Honestly, I don't even know why would that devil even want to keep me alive.

The maid would feed me. Or rather, thrust spoonfuls of wet salty rice through my mouth.

Revulsion was evident in her.

As of now, I don't even know why he bothered to feed me.

I mean...If I went away from this world, it would benefit the village right?
It probably was Hinata.

Despite being Satan himself, he really does love his daughter.

A time came, when I started singing, or humming tunes to shake off the fear.

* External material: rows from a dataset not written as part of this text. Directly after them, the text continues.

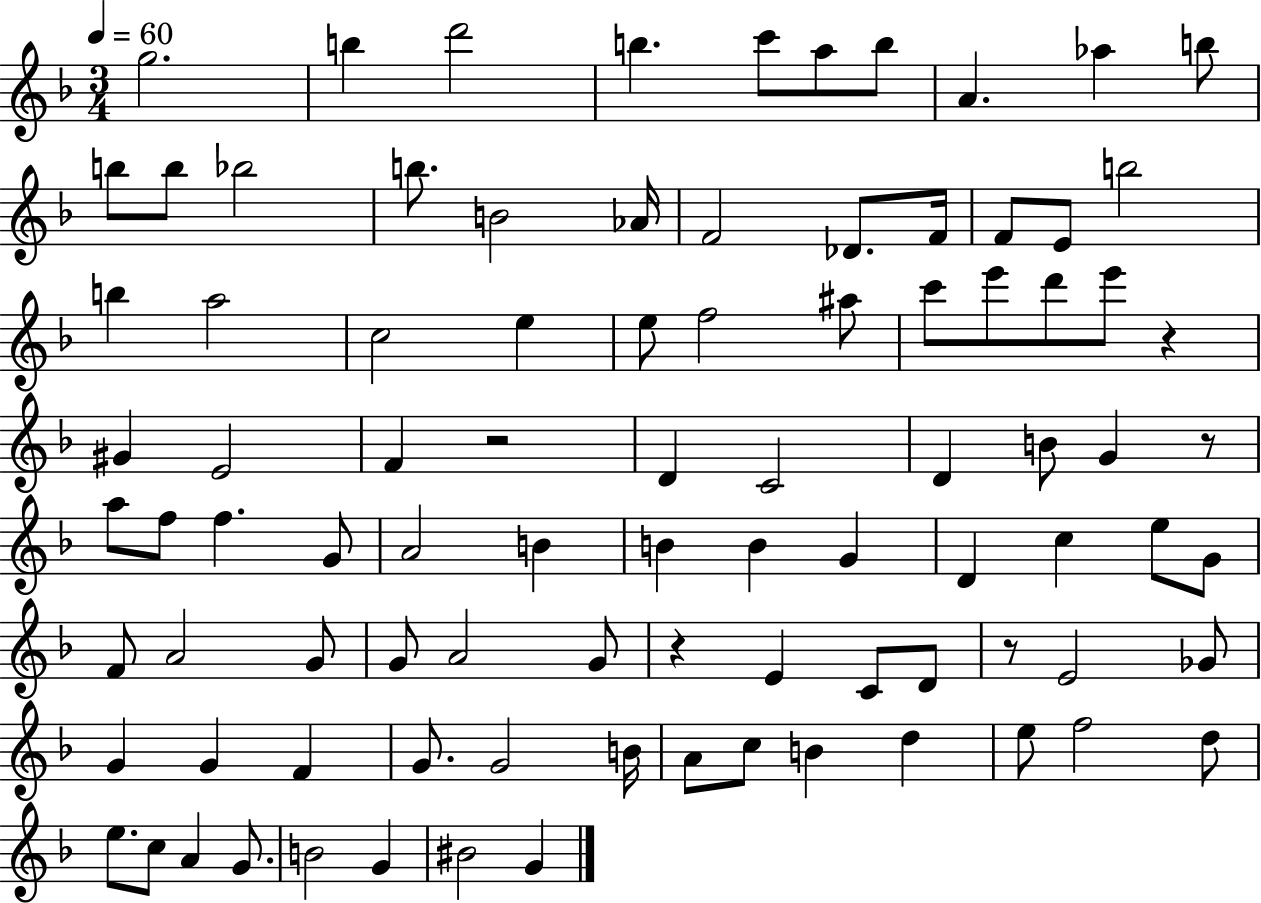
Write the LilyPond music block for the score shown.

{
  \clef treble
  \numericTimeSignature
  \time 3/4
  \key f \major
  \tempo 4 = 60
  g''2. | b''4 d'''2 | b''4. c'''8 a''8 b''8 | a'4. aes''4 b''8 | \break b''8 b''8 bes''2 | b''8. b'2 aes'16 | f'2 des'8. f'16 | f'8 e'8 b''2 | \break b''4 a''2 | c''2 e''4 | e''8 f''2 ais''8 | c'''8 e'''8 d'''8 e'''8 r4 | \break gis'4 e'2 | f'4 r2 | d'4 c'2 | d'4 b'8 g'4 r8 | \break a''8 f''8 f''4. g'8 | a'2 b'4 | b'4 b'4 g'4 | d'4 c''4 e''8 g'8 | \break f'8 a'2 g'8 | g'8 a'2 g'8 | r4 e'4 c'8 d'8 | r8 e'2 ges'8 | \break g'4 g'4 f'4 | g'8. g'2 b'16 | a'8 c''8 b'4 d''4 | e''8 f''2 d''8 | \break e''8. c''8 a'4 g'8. | b'2 g'4 | bis'2 g'4 | \bar "|."
}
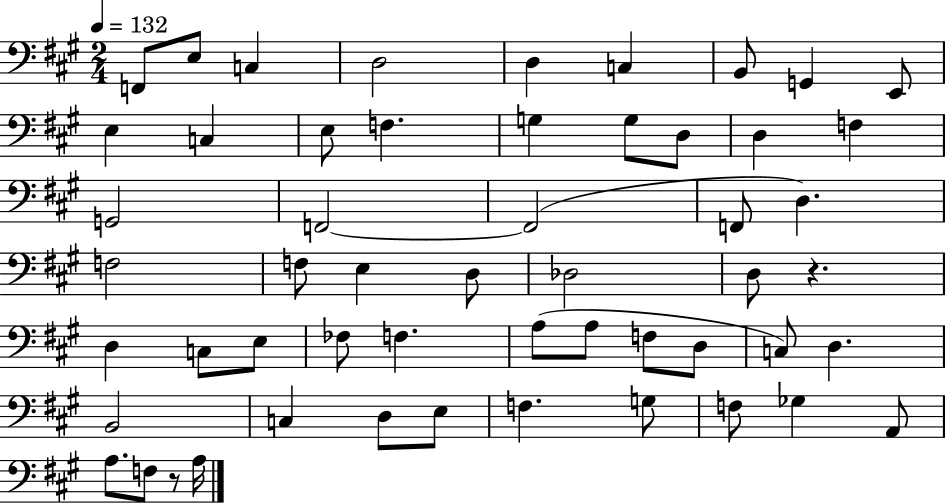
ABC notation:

X:1
T:Untitled
M:2/4
L:1/4
K:A
F,,/2 E,/2 C, D,2 D, C, B,,/2 G,, E,,/2 E, C, E,/2 F, G, G,/2 D,/2 D, F, G,,2 F,,2 F,,2 F,,/2 D, F,2 F,/2 E, D,/2 _D,2 D,/2 z D, C,/2 E,/2 _F,/2 F, A,/2 A,/2 F,/2 D,/2 C,/2 D, B,,2 C, D,/2 E,/2 F, G,/2 F,/2 _G, A,,/2 A,/2 F,/2 z/2 A,/4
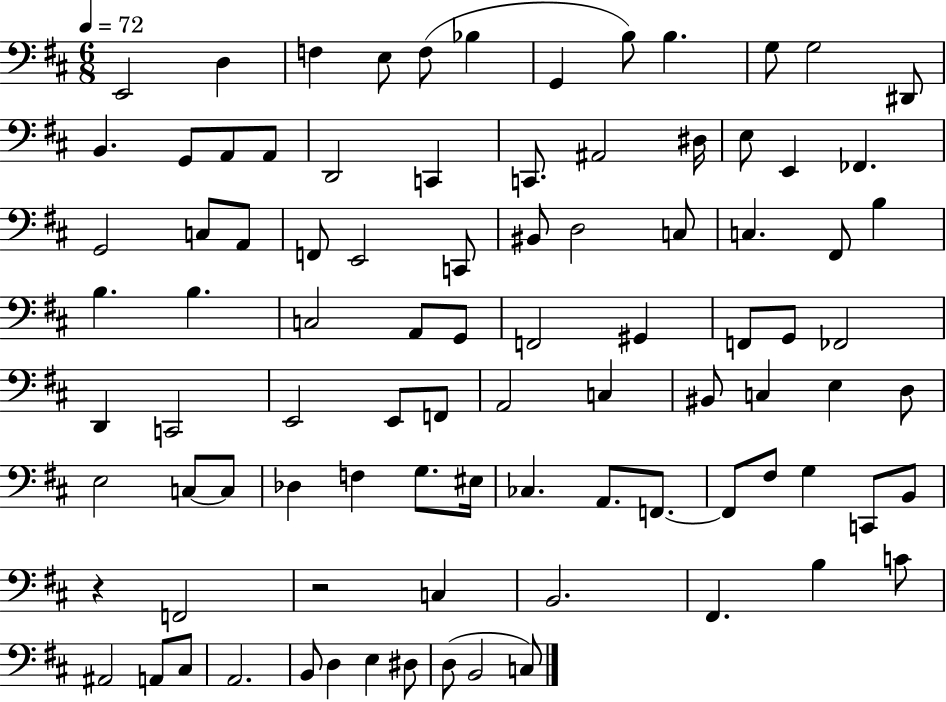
{
  \clef bass
  \numericTimeSignature
  \time 6/8
  \key d \major
  \tempo 4 = 72
  e,2 d4 | f4 e8 f8( bes4 | g,4 b8) b4. | g8 g2 dis,8 | \break b,4. g,8 a,8 a,8 | d,2 c,4 | c,8. ais,2 dis16 | e8 e,4 fes,4. | \break g,2 c8 a,8 | f,8 e,2 c,8 | bis,8 d2 c8 | c4. fis,8 b4 | \break b4. b4. | c2 a,8 g,8 | f,2 gis,4 | f,8 g,8 fes,2 | \break d,4 c,2 | e,2 e,8 f,8 | a,2 c4 | bis,8 c4 e4 d8 | \break e2 c8~~ c8 | des4 f4 g8. eis16 | ces4. a,8. f,8.~~ | f,8 fis8 g4 c,8 b,8 | \break r4 f,2 | r2 c4 | b,2. | fis,4. b4 c'8 | \break ais,2 a,8 cis8 | a,2. | b,8 d4 e4 dis8 | d8( b,2 c8) | \break \bar "|."
}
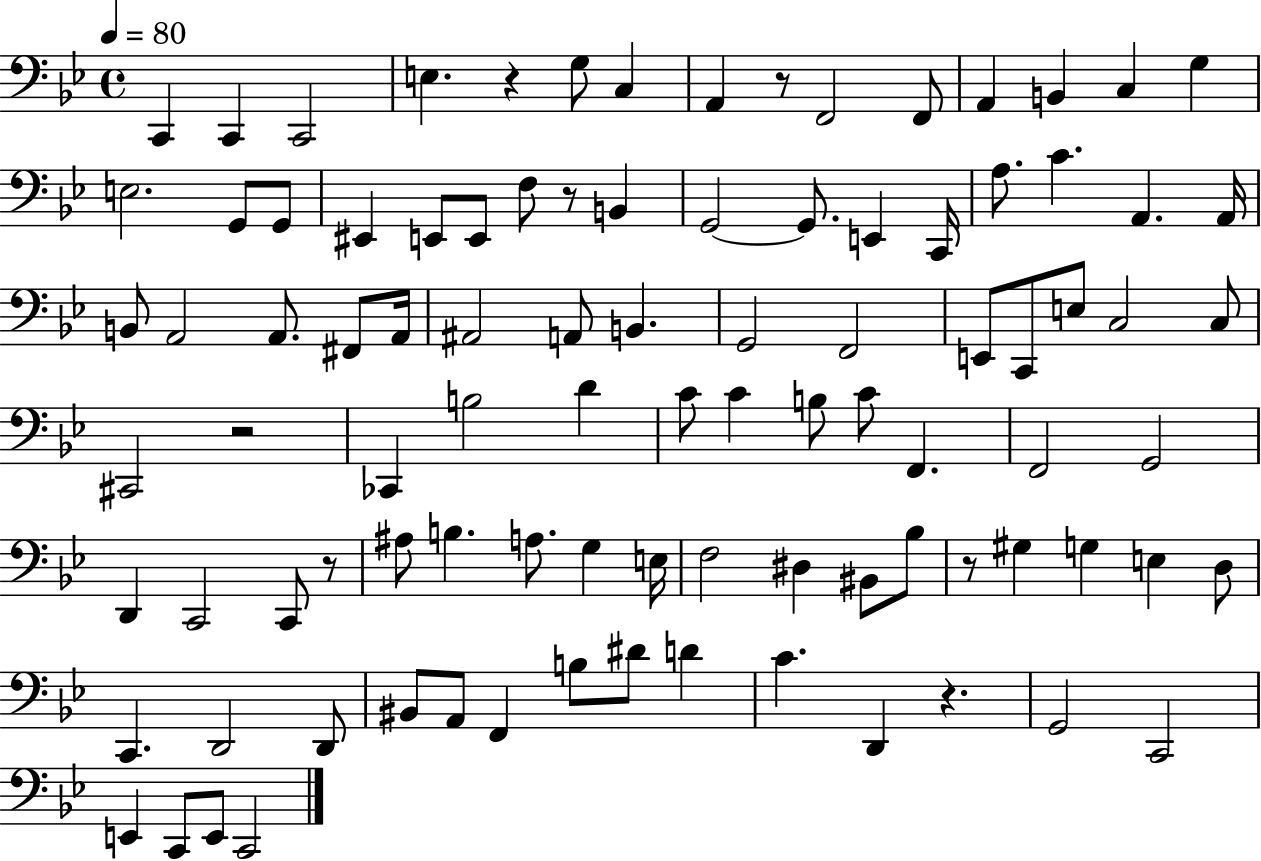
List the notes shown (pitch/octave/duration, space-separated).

C2/q C2/q C2/h E3/q. R/q G3/e C3/q A2/q R/e F2/h F2/e A2/q B2/q C3/q G3/q E3/h. G2/e G2/e EIS2/q E2/e E2/e F3/e R/e B2/q G2/h G2/e. E2/q C2/s A3/e. C4/q. A2/q. A2/s B2/e A2/h A2/e. F#2/e A2/s A#2/h A2/e B2/q. G2/h F2/h E2/e C2/e E3/e C3/h C3/e C#2/h R/h CES2/q B3/h D4/q C4/e C4/q B3/e C4/e F2/q. F2/h G2/h D2/q C2/h C2/e R/e A#3/e B3/q. A3/e. G3/q E3/s F3/h D#3/q BIS2/e Bb3/e R/e G#3/q G3/q E3/q D3/e C2/q. D2/h D2/e BIS2/e A2/e F2/q B3/e D#4/e D4/q C4/q. D2/q R/q. G2/h C2/h E2/q C2/e E2/e C2/h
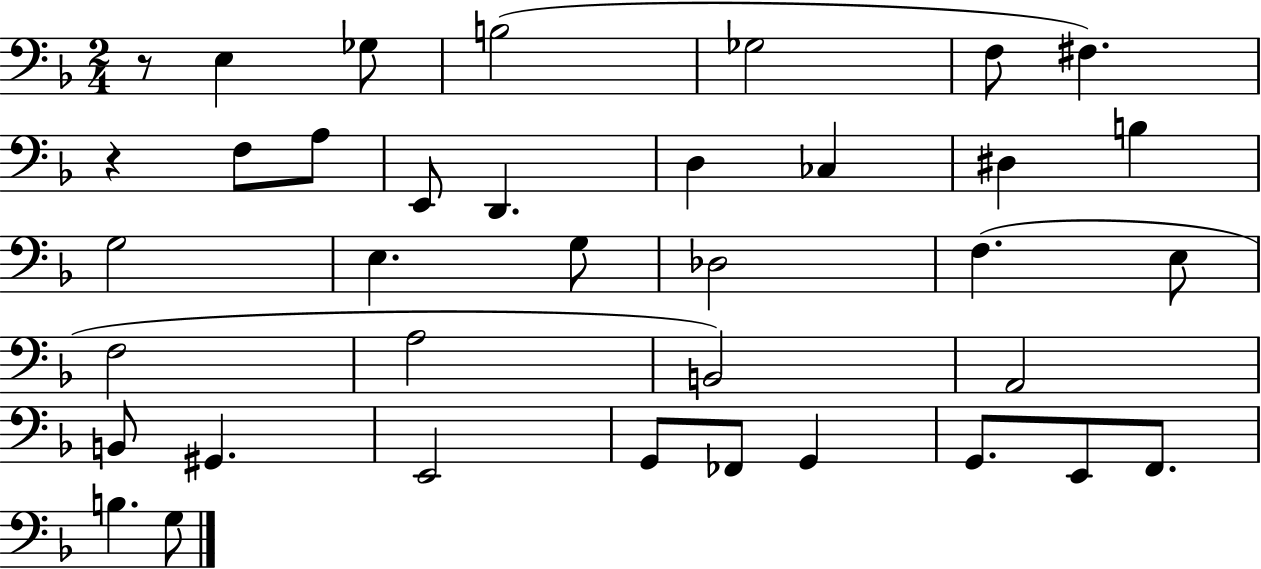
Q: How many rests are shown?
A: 2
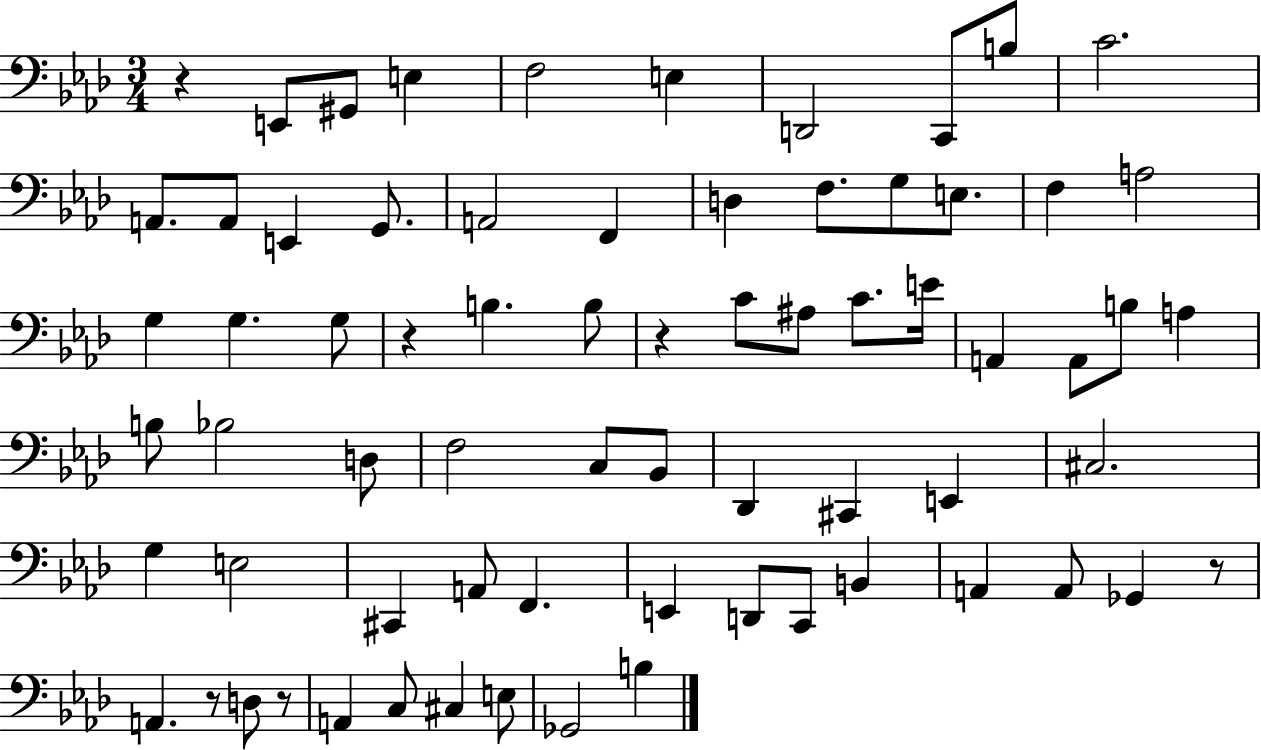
X:1
T:Untitled
M:3/4
L:1/4
K:Ab
z E,,/2 ^G,,/2 E, F,2 E, D,,2 C,,/2 B,/2 C2 A,,/2 A,,/2 E,, G,,/2 A,,2 F,, D, F,/2 G,/2 E,/2 F, A,2 G, G, G,/2 z B, B,/2 z C/2 ^A,/2 C/2 E/4 A,, A,,/2 B,/2 A, B,/2 _B,2 D,/2 F,2 C,/2 _B,,/2 _D,, ^C,, E,, ^C,2 G, E,2 ^C,, A,,/2 F,, E,, D,,/2 C,,/2 B,, A,, A,,/2 _G,, z/2 A,, z/2 D,/2 z/2 A,, C,/2 ^C, E,/2 _G,,2 B,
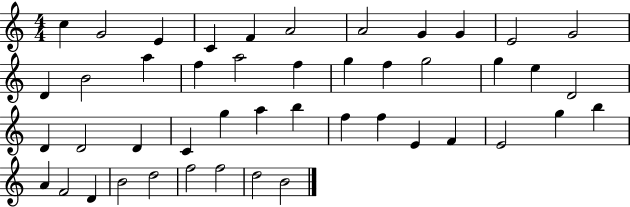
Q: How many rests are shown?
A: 0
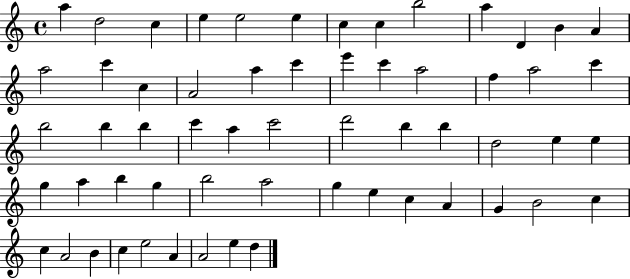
X:1
T:Untitled
M:4/4
L:1/4
K:C
a d2 c e e2 e c c b2 a D B A a2 c' c A2 a c' e' c' a2 f a2 c' b2 b b c' a c'2 d'2 b b d2 e e g a b g b2 a2 g e c A G B2 c c A2 B c e2 A A2 e d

Then a time came, I stopped singing. I would stare through the darkness and look forward to that warm streak of light that sent a tingling sensation down my spine.

I was cold.

And even though, I waited patiently for him. My brother. To rescue me from this dark abode.

Then the day came. I heard crunches and spazzes coming through the door.

The lady who fed me screamed and covered her ears.

I couldn't fight back the urge and said in a cool voice, which I identified as Kurama's

'Your time has come. Now you die'

The lady screamed harder. I believe that my eyes turned red. My back arched and my skin burned.

'SAKURA!'
That voice snatched me back to my senses.
I felt a soothing aura surrounding me. My muscles relaxed.

I turned my head sideways in reflex to look at my brother.
His hair was messy, his clothes looked as if he had come back from a mission.

It was a matter of a second until I found myself buried in his arms.

'Sakura...I was so...scared..' He  sobbed onto my shoulder. I stood there, confused.

I was confused. One second, I was staring into the darkness. Now I am in my brother's arms fighting the urge to cry.

I had questions prepared. For Kurama,  and for myself.

In the loving memory of -Mej dida.
Hope you rest in peace, in the heavenly abode.